Nowy pomysł na ochronę praworządności w UE. Dotychczasowe mechanizmy nie są wystarczające
Europejski Semestr Praworządności to propozycja nowego unijnego mechanizmu, który ma przeciwdziałać łamaniu praworządności przez państwa członkowskie. Istniejące dziś instrumenty, choć pełnią istotne funkcje, nie są wystarczająco skoordynowane i – co istotne – mogą się wzajemnie wykluczać. – Stąd pomysł na ich uzupełnienie, aby instytucje UE mogły szybciej i skuteczniej reagować na nieprawidłowości – podkreśla Michał Wawrykiewicz, który wspólnie z eurodeputowanymi Sophie Wilmès i Alessandro Zanem przedstawił w Parlamencie Europejskim ten projekt.
Dlaczego obecne narzędzia UE są niewystarczające
– W tej chwili Unia dysponuje różnymi instrumentami, takimi jak procedura z art. 7, mechanizm warunkowości czy postępowania przeciwnaruszeniowe przed Trybunałem Sprawiedliwości UE. Chodzi o to, aby te mechanizmy skoordynować, uczynić je bardziej efektywnymi, by mogły blokować proces niszczenia praworządności. Po doświadczeniach na Węgrzech czy w Polsce za rządów PiS wiemy, że te instrumenty stosowane pojedynczo nie są na tyle efektywne – mówi agencji Newseria Michał Wawrykiewicz.
Problemem jest również to, że narzędzia ochrony praworządności znajdują się w gestii różnych instytucji unijnych, co prowadzi do braku koordynacji ich działań, a nawet ich wzajemnego wykluczania.

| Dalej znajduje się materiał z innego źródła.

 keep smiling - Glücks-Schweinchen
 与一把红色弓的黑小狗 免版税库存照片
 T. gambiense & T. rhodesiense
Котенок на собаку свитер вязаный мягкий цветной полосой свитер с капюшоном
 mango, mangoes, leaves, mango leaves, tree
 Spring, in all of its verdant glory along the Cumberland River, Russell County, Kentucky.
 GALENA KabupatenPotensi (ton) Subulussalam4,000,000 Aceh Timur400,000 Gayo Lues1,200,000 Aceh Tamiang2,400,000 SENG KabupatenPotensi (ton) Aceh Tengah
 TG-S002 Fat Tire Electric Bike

– Mieliśmy do czynienia z takimi sytuacjami, że środki były blokowane na podstawie jednego mechanizmu, a na podstawie drugiego były odblokowywane, co działało kontrproduktywnie dla celu, jakim jest ochrona praworządności. Europejski Semestr Praworządności ma to porządkować i koordynować wszystkie działania – wyjaśnia polityk.

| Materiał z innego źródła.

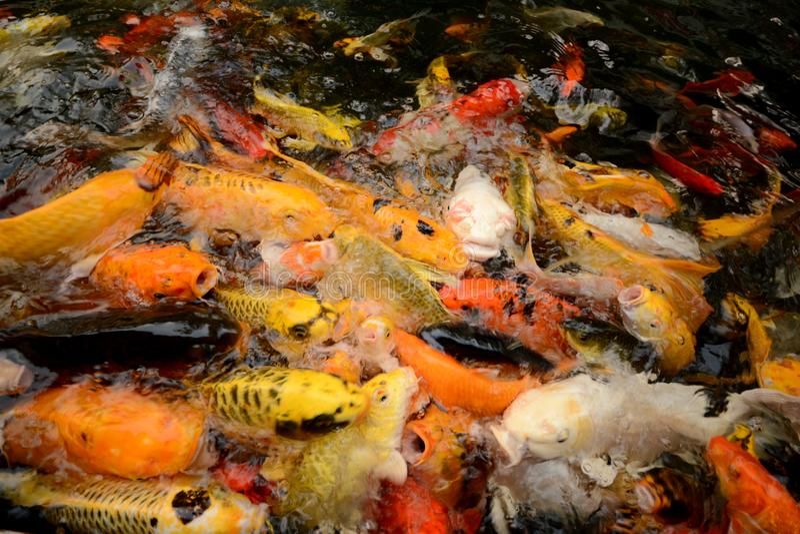 För karp eller Koi för Thailand fiskappell simning för fisk färgrik i ponen royaltyfria bilder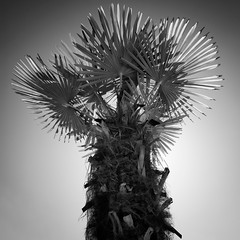 """Chinese Windmill Palm in Spring"" (helmet13) Tags: d800e raw bw flora tree tropical palmtree chinesewindmill backlight simplicity springtime aoi heartawards"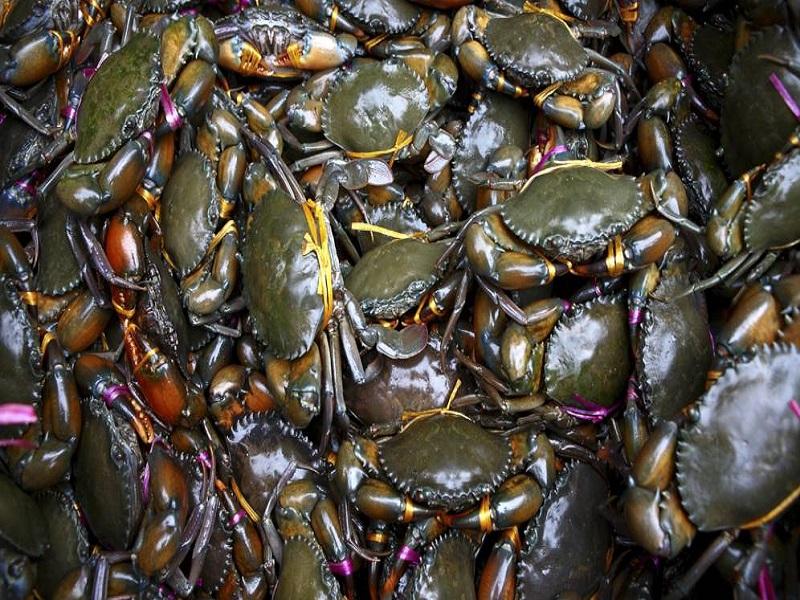 Crab farming (image credit- Google)
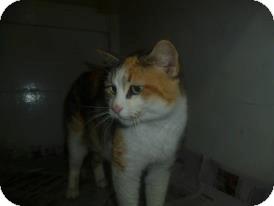 Calico Cat for adoption in Birmingham, Alabama - JellyBean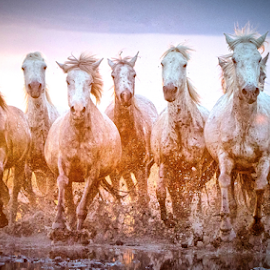 Young Mares in the Marshes by Helen Matten - Animals Horses ( galloping, muddy, mares, wild, horses, marshes, sunset, camargue, white,  )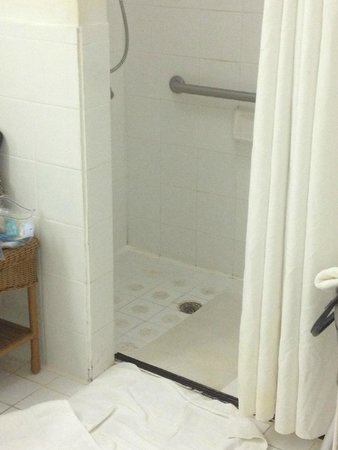 Ramada Fort Lauderdale Airport/Cruise Port : Shower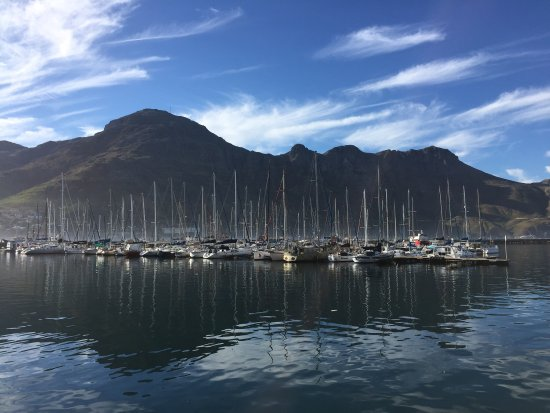Hout Bay, Sydafrika: photo8.jpg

Pomysł zakłada połączenie istniejących narzędzi – monitorowania stanu praworządności, dialogu politycznego i egzekwowania przestrzegania prawa – w jeden przewidywalny proces. Oznacza to, że coroczne sprawozdanie Komisji Europejskiej o stanie praworządności w państwach członkowskich stanie się bardziej praktycznym narzędziem: z jasnymi wskaźnikami, konkretnymi kamieniami milowymi i terminami ich realizacji. Dzięki tym miernikom KE będzie mogła ocenić, czy dane państwo wdrożyło zalecenia z poprzedniego raportu.
Precyzyjne kryteria oceny naruszeń praworządności
– Chcemy, aby kryteria wskazane w Europejskim Semestrze Praworządności były jak najbardziej precyzyjne i obiektywne, żebyśmy mogli odróżnić naruszenia systemowe od indywidualnych. Naruszenie indywidualne często można w łatwy sposób usunąć, a kamień milowy precyzyjnie może określić, co należy zrobić w tym celu. W przypadku naruszeń systemowych sprawa jest bardziej skomplikowana, ale i do tego trzeba podchodzić w sposób bardzo precyzyjny, żeby za rok Komisja Europejska w kolejnym raporcie o praworządności mogła powiedzieć, czy to kryterium zostało spełnione – mówi Michał Wawrykiewicz.
Te kryteria muszą być obiektywne, ale jednocześnie uwzględniać różnorodność systemów prawnych w poszczególnych państwach członkowskich.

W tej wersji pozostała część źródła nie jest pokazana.